===== Records for the task =====
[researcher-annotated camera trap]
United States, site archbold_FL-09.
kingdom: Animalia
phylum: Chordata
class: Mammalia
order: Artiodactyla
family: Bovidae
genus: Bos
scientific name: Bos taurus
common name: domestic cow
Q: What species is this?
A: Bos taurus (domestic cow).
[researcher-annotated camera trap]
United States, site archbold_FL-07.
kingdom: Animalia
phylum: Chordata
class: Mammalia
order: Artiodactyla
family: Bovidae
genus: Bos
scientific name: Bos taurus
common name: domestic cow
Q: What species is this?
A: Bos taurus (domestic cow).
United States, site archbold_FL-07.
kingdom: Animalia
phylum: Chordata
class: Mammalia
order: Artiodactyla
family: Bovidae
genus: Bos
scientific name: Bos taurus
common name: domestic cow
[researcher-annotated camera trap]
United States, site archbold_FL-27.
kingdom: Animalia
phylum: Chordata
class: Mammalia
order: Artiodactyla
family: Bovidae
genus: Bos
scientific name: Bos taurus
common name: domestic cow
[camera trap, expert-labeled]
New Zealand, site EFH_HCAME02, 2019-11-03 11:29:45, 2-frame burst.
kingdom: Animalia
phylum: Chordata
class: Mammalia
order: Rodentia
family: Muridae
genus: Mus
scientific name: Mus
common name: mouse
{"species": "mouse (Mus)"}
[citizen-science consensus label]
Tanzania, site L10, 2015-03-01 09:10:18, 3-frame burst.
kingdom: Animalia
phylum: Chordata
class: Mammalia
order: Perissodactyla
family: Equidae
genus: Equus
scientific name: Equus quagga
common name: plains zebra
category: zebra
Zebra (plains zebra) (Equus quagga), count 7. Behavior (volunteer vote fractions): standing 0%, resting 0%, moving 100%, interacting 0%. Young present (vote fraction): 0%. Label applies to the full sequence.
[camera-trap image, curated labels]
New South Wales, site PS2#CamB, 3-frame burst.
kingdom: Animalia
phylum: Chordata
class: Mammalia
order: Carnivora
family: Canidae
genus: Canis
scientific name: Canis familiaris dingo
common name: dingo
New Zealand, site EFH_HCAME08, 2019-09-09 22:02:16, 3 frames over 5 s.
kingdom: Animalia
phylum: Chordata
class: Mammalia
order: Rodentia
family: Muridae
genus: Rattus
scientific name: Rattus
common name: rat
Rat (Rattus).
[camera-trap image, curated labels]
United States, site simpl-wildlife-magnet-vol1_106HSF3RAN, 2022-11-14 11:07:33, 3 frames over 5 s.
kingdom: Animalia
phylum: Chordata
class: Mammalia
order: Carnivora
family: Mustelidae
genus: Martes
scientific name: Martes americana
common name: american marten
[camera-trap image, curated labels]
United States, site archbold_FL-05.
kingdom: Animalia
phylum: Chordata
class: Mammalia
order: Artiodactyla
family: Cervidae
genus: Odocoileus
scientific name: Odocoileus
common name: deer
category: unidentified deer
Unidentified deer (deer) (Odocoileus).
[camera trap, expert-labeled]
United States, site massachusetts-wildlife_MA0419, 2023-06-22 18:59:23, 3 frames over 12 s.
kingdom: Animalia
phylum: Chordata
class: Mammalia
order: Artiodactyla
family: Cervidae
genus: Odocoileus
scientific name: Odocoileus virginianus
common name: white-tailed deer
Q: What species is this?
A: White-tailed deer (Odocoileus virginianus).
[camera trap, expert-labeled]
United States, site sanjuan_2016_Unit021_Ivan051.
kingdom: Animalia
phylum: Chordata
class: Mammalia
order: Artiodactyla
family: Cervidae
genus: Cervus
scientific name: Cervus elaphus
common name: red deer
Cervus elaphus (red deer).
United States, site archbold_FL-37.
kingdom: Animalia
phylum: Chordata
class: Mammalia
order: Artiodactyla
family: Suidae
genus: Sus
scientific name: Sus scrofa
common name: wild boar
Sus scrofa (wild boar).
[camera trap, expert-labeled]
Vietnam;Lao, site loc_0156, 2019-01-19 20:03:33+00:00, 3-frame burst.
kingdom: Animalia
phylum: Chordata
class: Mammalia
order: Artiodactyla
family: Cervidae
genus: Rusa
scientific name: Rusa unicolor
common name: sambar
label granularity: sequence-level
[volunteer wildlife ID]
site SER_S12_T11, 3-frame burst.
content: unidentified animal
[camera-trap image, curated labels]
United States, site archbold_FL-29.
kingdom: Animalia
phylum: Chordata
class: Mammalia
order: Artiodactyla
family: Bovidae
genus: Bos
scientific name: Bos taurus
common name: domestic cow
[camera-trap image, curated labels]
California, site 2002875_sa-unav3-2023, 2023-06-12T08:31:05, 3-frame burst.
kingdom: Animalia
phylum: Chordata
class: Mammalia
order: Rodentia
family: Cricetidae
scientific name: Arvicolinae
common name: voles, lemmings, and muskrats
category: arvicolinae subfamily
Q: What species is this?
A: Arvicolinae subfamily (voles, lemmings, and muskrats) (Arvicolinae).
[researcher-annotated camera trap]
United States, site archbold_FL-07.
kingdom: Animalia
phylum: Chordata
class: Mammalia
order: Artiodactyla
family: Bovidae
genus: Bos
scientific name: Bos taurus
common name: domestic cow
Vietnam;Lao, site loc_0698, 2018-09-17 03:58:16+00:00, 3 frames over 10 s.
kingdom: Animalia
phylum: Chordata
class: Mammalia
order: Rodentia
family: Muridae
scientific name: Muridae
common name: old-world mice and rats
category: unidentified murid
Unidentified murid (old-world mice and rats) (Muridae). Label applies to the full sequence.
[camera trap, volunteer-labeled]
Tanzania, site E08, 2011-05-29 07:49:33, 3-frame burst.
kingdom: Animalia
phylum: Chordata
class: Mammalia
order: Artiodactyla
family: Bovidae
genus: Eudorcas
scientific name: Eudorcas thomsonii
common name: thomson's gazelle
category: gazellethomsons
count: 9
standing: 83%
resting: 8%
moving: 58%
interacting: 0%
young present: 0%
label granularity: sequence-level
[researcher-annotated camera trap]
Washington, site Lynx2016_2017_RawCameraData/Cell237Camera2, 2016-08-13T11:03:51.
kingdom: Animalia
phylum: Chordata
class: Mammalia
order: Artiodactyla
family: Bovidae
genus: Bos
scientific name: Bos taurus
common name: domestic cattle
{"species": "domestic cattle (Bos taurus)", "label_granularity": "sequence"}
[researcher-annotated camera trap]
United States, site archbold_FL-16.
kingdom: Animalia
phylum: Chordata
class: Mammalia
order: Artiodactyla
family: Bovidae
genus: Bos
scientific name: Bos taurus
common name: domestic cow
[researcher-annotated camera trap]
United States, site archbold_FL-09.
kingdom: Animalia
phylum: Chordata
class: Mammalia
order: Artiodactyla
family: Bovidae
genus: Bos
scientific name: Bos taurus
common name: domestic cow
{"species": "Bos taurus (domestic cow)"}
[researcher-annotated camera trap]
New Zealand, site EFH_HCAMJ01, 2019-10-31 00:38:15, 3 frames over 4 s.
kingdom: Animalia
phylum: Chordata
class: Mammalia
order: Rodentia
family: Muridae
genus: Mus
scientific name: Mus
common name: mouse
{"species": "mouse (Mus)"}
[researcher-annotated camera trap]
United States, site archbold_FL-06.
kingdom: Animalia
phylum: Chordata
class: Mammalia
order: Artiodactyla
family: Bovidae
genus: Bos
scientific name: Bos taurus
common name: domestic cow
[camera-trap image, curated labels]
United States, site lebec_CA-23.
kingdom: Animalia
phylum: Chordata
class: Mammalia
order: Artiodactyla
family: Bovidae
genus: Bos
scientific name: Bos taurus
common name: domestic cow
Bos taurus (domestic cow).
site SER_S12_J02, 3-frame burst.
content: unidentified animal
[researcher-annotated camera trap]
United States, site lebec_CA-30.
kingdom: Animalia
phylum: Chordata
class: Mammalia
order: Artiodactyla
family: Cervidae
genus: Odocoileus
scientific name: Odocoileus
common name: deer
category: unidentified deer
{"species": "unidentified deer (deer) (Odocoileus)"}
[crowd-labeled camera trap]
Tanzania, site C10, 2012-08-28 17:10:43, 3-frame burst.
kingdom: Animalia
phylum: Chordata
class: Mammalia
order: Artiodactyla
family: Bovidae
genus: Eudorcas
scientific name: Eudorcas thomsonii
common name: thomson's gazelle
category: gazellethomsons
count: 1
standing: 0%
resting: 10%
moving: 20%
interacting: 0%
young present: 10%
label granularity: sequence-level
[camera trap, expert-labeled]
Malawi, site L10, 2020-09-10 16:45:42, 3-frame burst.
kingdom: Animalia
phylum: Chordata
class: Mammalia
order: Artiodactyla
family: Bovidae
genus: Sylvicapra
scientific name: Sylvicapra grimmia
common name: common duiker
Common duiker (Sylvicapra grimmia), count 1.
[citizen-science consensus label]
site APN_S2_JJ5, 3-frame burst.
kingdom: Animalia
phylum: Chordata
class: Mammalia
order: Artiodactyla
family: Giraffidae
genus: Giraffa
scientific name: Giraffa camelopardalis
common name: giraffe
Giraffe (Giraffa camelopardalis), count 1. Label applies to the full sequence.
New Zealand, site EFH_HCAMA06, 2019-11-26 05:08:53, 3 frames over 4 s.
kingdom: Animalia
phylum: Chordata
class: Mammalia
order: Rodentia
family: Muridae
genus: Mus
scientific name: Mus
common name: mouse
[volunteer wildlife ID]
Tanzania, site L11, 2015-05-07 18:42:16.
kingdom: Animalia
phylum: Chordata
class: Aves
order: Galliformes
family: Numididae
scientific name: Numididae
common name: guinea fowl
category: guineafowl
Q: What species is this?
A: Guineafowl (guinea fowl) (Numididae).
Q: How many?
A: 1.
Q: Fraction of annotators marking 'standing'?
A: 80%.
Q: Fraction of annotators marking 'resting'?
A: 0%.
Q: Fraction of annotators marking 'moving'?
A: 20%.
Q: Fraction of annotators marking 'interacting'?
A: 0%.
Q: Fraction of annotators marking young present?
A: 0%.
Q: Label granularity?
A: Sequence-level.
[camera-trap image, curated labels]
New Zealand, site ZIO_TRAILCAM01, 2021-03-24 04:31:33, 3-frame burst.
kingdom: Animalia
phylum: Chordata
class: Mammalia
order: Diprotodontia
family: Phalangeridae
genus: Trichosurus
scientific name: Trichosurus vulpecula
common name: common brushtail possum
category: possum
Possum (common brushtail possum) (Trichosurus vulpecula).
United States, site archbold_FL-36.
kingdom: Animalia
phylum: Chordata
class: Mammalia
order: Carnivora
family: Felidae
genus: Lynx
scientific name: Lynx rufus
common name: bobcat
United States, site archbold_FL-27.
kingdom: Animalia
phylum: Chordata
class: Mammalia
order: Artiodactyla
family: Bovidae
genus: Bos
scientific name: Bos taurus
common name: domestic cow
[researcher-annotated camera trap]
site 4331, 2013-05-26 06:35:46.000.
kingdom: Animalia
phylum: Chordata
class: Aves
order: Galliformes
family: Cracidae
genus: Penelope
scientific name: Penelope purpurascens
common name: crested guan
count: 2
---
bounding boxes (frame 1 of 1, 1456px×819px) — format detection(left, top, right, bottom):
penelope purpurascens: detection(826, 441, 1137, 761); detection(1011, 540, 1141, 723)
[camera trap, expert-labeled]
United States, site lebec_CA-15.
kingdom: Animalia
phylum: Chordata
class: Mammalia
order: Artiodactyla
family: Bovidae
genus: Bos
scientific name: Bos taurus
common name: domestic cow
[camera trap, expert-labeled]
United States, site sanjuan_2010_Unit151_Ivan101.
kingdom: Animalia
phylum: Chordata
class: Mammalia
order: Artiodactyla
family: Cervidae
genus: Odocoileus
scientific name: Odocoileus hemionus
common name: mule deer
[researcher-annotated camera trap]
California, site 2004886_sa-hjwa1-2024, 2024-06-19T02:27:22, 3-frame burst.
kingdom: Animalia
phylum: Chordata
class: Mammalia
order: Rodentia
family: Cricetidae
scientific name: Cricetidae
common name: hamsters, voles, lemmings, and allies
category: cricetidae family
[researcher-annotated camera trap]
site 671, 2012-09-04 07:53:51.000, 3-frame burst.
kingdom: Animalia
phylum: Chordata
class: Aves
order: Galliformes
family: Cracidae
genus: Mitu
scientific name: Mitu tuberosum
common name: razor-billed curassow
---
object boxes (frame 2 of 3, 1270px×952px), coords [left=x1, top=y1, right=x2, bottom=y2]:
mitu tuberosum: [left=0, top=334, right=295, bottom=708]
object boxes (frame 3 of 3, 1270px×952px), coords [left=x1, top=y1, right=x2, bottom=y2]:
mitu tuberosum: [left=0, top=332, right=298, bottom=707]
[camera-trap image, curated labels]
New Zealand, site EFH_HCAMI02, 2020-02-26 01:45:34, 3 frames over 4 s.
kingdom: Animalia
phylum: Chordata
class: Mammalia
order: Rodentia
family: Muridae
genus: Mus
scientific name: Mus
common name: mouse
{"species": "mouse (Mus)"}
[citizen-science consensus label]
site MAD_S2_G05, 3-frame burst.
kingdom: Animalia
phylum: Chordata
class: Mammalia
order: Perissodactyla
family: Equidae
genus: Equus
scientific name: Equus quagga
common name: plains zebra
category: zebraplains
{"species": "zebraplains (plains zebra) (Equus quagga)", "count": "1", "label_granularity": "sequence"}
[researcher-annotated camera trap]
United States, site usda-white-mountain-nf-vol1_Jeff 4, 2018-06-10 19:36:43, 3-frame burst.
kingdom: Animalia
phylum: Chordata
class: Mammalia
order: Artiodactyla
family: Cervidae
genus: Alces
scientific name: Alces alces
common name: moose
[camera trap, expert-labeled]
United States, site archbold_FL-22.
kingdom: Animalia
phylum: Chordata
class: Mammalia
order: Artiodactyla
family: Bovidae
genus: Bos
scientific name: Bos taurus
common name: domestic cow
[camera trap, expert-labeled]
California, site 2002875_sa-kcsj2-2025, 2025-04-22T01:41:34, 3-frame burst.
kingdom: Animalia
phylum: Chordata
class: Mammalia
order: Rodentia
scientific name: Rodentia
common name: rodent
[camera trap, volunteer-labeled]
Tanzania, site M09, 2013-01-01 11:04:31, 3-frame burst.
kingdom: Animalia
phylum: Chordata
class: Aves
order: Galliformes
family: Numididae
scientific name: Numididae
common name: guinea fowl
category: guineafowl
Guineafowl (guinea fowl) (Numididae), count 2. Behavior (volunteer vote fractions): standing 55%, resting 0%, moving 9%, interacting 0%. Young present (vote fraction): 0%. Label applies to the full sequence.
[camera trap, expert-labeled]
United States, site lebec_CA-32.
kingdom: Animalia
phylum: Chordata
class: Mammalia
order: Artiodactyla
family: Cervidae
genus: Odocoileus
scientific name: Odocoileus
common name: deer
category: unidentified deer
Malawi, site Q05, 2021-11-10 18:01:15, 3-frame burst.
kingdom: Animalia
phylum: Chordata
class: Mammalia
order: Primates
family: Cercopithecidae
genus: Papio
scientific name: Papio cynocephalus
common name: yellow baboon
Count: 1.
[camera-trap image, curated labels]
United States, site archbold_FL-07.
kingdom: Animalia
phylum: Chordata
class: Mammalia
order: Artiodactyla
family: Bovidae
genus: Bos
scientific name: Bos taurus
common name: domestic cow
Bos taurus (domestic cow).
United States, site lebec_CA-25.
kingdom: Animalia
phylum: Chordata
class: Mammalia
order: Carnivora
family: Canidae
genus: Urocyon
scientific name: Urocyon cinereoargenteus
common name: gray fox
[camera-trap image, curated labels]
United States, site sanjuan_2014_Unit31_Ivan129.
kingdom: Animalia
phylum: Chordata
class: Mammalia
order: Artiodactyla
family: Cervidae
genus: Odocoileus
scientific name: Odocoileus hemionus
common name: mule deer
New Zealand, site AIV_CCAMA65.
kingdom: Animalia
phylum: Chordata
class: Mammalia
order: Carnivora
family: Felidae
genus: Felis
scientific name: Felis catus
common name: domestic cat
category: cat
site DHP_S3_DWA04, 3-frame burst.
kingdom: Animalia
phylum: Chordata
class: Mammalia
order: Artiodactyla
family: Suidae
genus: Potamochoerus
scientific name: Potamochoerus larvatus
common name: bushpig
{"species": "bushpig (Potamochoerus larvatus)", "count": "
=====
## [What the task requires]
Find the word "Tanzania" in the records, and report each line that has it.

## [Exercise answer]
Tanzania, site L10, 2015-03-01 09:10:18, 3-frame burst.
Tanzania, site E08, 2011-05-29 07:49:33, 3-frame burst.
Tanzania, site C10, 2012-08-28 17:10:43, 3-frame burst.
Tanzania, site L11, 2015-05-07 18:42:16.
Tanzania, site M09, 2013-01-01 11:04:31, 3-frame burst.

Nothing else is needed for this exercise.